**Texto para revisar:**

◇ ◇ ◇ ◇ ◇

Gabriela Rodríguez
En ocasión del Día Internacional contra la Homofobia, que se celebró el pasado 17 de mayo en más de 50 países del mundo, cabe recordar que esa fecha fue fijada para conmemorar el mismo día, pero de 1990, que la Asamblea General de la Organización Mundial de la Salud suprimió la homosexualidad de la lista de las enfermedades mentales. El sentido simbólico de ese acontecimiento no es superficial, sino todo lo contrario: significó la institucionalización y legitimación del derecho a la igualdad de quienes experimentan la orientación sexual hacia personas de su mismo sexo. Sin embargo, su instrumentación en las políticas públicas de México ha sido un proceso extremadamente lento.
Solamente los estados de Oaxaca, Tabasco y Quintana Roo, así como el Distrito Federal, han instaurado el 17 de mayo como día contra la homofobia. Hay que destacar que únicamente en la capital del país dicha conmemoración ha avanzado más allá del discurso. La ciudad de México es la única de América Latina donde el matrimonio entre personas del mismo sexo y la adopción de menores es una opción legal. En esta capital ya no sólo se reconoce, sino que se ejercita el derecho a la igualdad, al matrimonio, a la maternidad y a la paternidad, y dejan de ser excluidas las comunidades de lesbianas, gays, bisexuales, travestis, transexuales, transgéneros e intersexuales (LGBTTTI). Tal vez por eso nos quieren estrangular a los chilangos, cuando panistas y priístas apoyan leyes locales y demandas antiaborto y antimatrimonio gay.
Porque la homofobia no es solamente una enfermedad siquiátrica que se expresa como odio o discriminación contra las personas que integran la diversidad sexual, es también una expresión de opresión cultural relacionada con el género y la sexualidad. Los individuos nacen sexuados, pero sin género, y son después construidos como masculinos o femeninos. Paradójicamente, desde bebés se oculta el sexo, y al mismo tiempo cada cultura despliega sofisticadas vestimentas para marcar las diferencias de género, después las normas prescriben formas masculinas y femeninas de moverse y jugar, de gesticular y hablar, de expresar o negar los sentimientos, de bailar y actuar, de negociar y trabajar, y hasta de comer y satisfacer los deseos sexuales. La sexualidad es resultado de prácticas sociales que dan significado a las actividades humanas, y es producto de luchas y negociacio- nes entre quienes tienen poder para reglamentar y quienes se resisten. Todos y todas crecemos luchando frente a imposiciones que regulan nuestro comportamiento en la casa, en la escuela, en la calle; aunque en principio todos y todas lo que deseamos es amar, ser amados y hacer lo que nos gusta. Bien dice Judith Lorber que “para el individuo el género es semejanza y para la sociedad el género es diferencia” (Paradoxes of Gender, Yale University Press, 1994).

◇ ◇ ◇ ◇ ◇

**Datos guardados:**
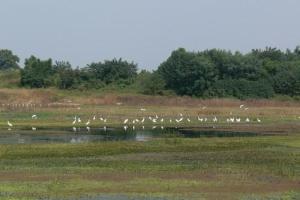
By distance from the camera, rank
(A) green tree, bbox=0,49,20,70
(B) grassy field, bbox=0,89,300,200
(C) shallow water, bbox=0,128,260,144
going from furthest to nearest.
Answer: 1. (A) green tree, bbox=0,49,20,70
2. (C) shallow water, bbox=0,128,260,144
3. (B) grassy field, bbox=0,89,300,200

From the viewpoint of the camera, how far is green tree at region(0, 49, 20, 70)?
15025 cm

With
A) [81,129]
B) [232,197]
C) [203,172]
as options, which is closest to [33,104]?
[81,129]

◇ ◇ ◇ ◇ ◇

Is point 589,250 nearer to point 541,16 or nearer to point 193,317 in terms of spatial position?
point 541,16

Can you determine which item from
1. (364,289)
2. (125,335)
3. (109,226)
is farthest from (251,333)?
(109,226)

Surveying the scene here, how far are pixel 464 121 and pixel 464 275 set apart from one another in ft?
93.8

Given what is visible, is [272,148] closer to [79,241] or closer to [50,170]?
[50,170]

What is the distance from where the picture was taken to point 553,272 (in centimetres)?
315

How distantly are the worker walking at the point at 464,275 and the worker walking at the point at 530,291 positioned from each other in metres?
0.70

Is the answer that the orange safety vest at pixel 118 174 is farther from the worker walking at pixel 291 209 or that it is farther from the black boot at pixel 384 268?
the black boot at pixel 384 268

◇ ◇ ◇ ◇ ◇

**Lo que se pide:**
Escribe lo que sigue del texto sobre la homofobia, a partir de su última oración.

**Problema resuelto:**
En el fondo, la homofobia es la imposibilidad de aceptar las necesidades semejantes que tenemos todos los seres humanos, y se expresa como “desprecio a lo femenino”; por eso sus principales víctimas son los hombres gay y bisexuales. ¡Se parecen tanto a las mujeres! Pero también son víctimas las lesbianas, los travestis, transexuales, transgénero e intersexuales, quienes no ocultan su “feminidad”; los y las heterosexuales no somos inmunes. El odio ha llegado a múltiples ejecuciones con saña para quienes no parecen ser “suficientemente hombres”. La comunidad LGBTTTI considera grave el decreto calderonista, porque desvirtúa el sentido de la lucha contra la homofobia, al cambiar el título por el del “Día de la Tolerancia y el Respeto a las Preferencias”, y no llamar las cosas por su nombre.